You are viewing a plain text version of this content. The canonical link for it is here.

Posted to user@spark.apache.org by Devin Huang <ho...@163.com> on 2015/10/09 11:05:21 UTC

Different partition number of GroupByKey leads different result

Hi everyone,

     I got a trouble these days，and I don't know whether it is a bug of
spark.When I use  GroupByKey for our sequenceFile Data,I find that different
partition number lead different result, so as ReduceByKey.

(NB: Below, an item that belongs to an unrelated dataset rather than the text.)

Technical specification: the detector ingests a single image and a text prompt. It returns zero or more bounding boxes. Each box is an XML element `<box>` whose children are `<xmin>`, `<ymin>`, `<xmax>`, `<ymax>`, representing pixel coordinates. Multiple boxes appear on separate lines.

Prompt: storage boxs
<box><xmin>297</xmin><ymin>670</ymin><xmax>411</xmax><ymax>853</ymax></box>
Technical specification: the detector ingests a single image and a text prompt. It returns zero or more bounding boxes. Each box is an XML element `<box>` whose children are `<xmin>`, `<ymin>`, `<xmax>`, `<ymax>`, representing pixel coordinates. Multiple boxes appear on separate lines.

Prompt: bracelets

I think the
problem happens on the shuffle stage.I read the source code,  but still
can't find the answer.


this is the main code:

val rdd = sc.sequenceFile[UserWritable, TagsWritable](input,
classOf[UserWritable], classOf[TagsWritable])
val combinedRdd = rdd.map(s => (s._1.getuserid(),
s._2)).groupByKey(num).filter(_._1 == uid)

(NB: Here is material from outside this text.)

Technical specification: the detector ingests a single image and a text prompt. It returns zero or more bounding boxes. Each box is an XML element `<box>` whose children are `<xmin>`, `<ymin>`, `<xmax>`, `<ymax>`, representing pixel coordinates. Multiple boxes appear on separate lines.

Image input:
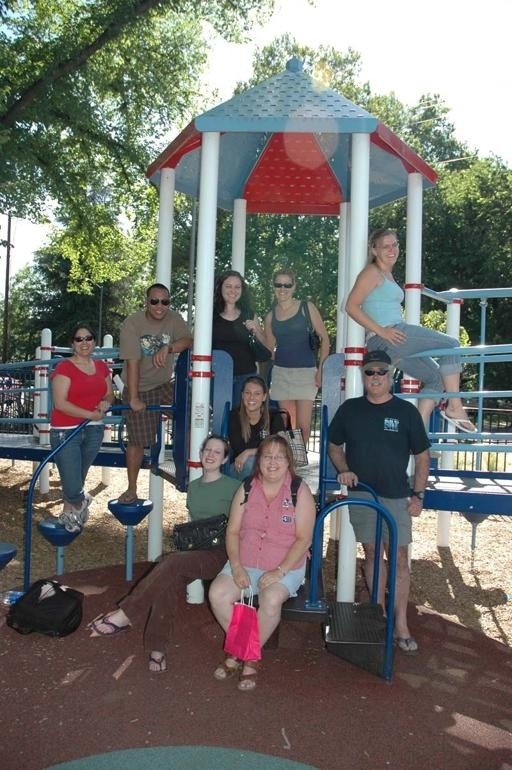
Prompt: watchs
<box><xmin>412</xmin><ymin>489</ymin><xmax>425</xmax><ymax>500</ymax></box>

num is the number of partition and uid is a filter id for result
comparision.
TagsWritable implements WritableComparable<TagsWritable> and Serializable.

I used GroupByKey on text file, the result was right. 

Thanks,
Devin Huang




--
View this message in context: http://apache-spark-user-list.1001560.n3.nabble.com/Different-partition-number-of-GroupByKey-leads-different-result-tp24989.html
Sent from the Apache Spark User List mailing list archive at Nabble.com.

---------------------------------------------------------------------
To unsubscribe, e-mail: user-unsubscribe@spark.apache.org
For additional commands, e-mail: user-help@spark.apache.org

Re: Different partition number of GroupByKey leads different result

Posted by Devin Huang <ho...@163.com>.

Let me add.

The problem is that GroupByKey cannot divide our sequence data into groups
correctly ,and produce wrong key/value .The shuffle stage might not be
execute correctly.And I don’t know what leads this.


The type of key is String, and the type of value is TagsWritable.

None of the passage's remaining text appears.